6 de outubro de 2002

Democracia em marcha

Jornal O Estado do Maranhão
O Brasil mostra ao mundo, ao realizar as eleições de hoje, a solidez e a maturidade de sua democracia. Quem viveu, como eu vivi, os anos ditatoriais após o golpe de Estado de 1964 e, especialmente, os seguintes à edição do AI-5 em dezembro de 1968, pode avaliar a importância de termos hoje uma disputa eleitoral com a perspectiva de vitória de um candidato de um partido, o PT, cujas origens no movimento sindical, contudo, não gera rumores de intervenções das Forças Armadas no processo político nem de mudanças nas regras da disputa nem de interferência aberta ou oculta dos Estados Unidos. Mas, já foi assim.
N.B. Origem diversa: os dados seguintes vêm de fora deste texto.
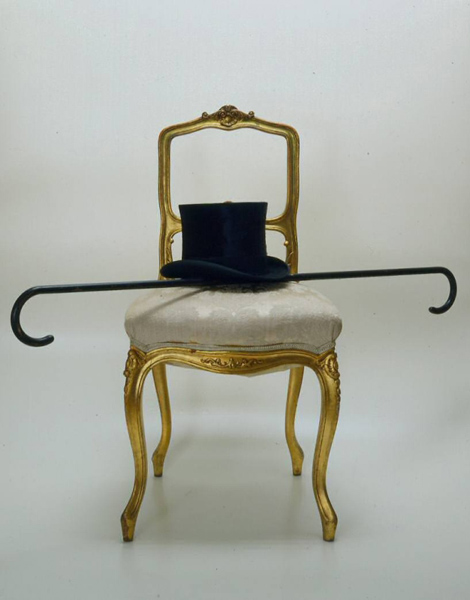 Josip Vaništa: Infinite cane / Homage to Manet, chair, stick, top hat, 0.87×1.12×0.5 m, 1961 (Zagreb, Croatia, Museum of Contemporary Art, MSU 3128); image courtesy of the Museum of Contemporary Art, Zagreb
Uma afirmação como essa, pode parecer estranha às novas gerações. Elas cresceram vendo a realização periódica de eleições livres, sem questionamentos de seus resultados. Os jovens não conheceram, a não ser nos livros de história, os chamados senadores biônicos, eleitos indiretamente por indicação do presidente da República, este, por sua vez, um general selecionado nos quartéis e confirmado formalmente no Congresso Nacional controlado; os governadores escolhidos indiretamente pelas Assembléias estaduais, as quais tinham capacidade nula de dizer não aos desejos da caserna; o bipartidarismo artificial criado à força, no qual somente o partido do governo, a Aliança Renovadora Nacional, Arena, podia triunfar, sob pena de mudarem-se as regras da eleição a fim de transformar a derrota em vitória; a cassação de mandatos e de diretos políticos de parlamentares de oposição e, até, de governistas rebeldes; a deposição de ocupantes do Executivo; a perseguição a magistrados, aos movimentos sociais e ao estudantil; as prisões arbitrárias seguidas de tortura; a censura prévia à imprensa e a todas as formas de expressão artística; e muitas outras arbitrariedades desconhecidas hoje.
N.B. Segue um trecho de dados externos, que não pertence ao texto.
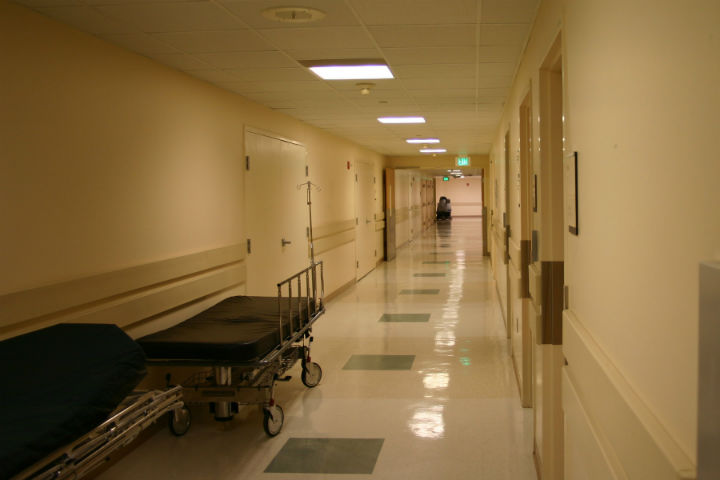 Billedet viser en hospitalsgang.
A volta à democracia, porém, não esteve livre de dificuldades. Passada a euforia do crescimento econômico acelerado do fim dos anos sessenta e primeira metade dos anos setenta, para o qual contribuíram várias circunstâncias favoráveis nos mercados internacionais, veio a crise do petróleo, decorrente do conflito entre árabes e israelenses, que, depois de uma pequena defasagem, afetou negativamente a economia brasileira. A pouca legitimidade política conferida ao regime militar pela expansão econômica anterior, desapareceu. Veio daí o processo de abertura “lenta, gradual e segura”, conforme expressão do general Ernesto Geisel, quando ocupava a Presidência da República.
É preciso mencionar, para fazer-se justiça, o papel de grande importância desempenhado pelo presidente José Sarney na condução do país durante esse processo de transição rumo à plenitude do estado de direito. Em um momento em que nossas instituições, mal recuperadas de um longo período de mutilação e castração, ainda estavam tentando reafirmar sua importância para a vida do país, ouvia ele a toda hora um mau conselho. Era o de “dar um murro na mesa”, atitude ensaiada pelo general Figueiredo, quando presidente, com resultados desastrosos. A compreensão, pelo presidente Sarney, de que a consolidação democrática deveria ter o menor grau possível de agitação institucional, permitiu-lhe, em meio a grandes dificuldades na economia, ter um comportamento sereno e conciliatório. Ele foi capaz, assim, de entregar a presidência a seu sucessor tendo a certeza da impossibilidade de qualquer retrocesso. Essa, penso, foi sua grande obra política.
Neste momento, o mundo nos admira pela nossa estabilidade institucional democrática, mas também econômica, esta tornada possível pela outra. Tornamo-nos imunes às desconfianças e ao nervosismo do mercado. É prova de nossa maturidade como nação. Além disso, podemos ter orgulho de sermos o único país a ter uma eleição totalmente informatizada, com acentuada diminuição da probabilidade de fraude como a da Florida.
Isso tudo nos autoriza a apontar os grandes vencedores do pleito de hoje: a democracia e a sociedade brasileiras.